| DO THIS |
Could you recast the listing below as a JSON list of strings, with one string for each line and blank lines left out?

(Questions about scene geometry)
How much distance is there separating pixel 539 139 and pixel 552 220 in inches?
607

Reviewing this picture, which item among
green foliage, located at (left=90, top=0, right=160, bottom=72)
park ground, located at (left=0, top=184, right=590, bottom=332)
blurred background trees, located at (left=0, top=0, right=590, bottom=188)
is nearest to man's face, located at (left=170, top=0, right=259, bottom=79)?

| ANSWER TO THIS EXERCISE |
[
  "How much distance is there separating pixel 539 139 and pixel 552 220 in inches?",
  "607",
  "Reviewing this picture, which item among",
  "green foliage, located at (left=90, top=0, right=160, bottom=72)",
  "park ground, located at (left=0, top=184, right=590, bottom=332)",
  "blurred background trees, located at (left=0, top=0, right=590, bottom=188)",
  "is nearest to man's face, located at (left=170, top=0, right=259, bottom=79)?"
]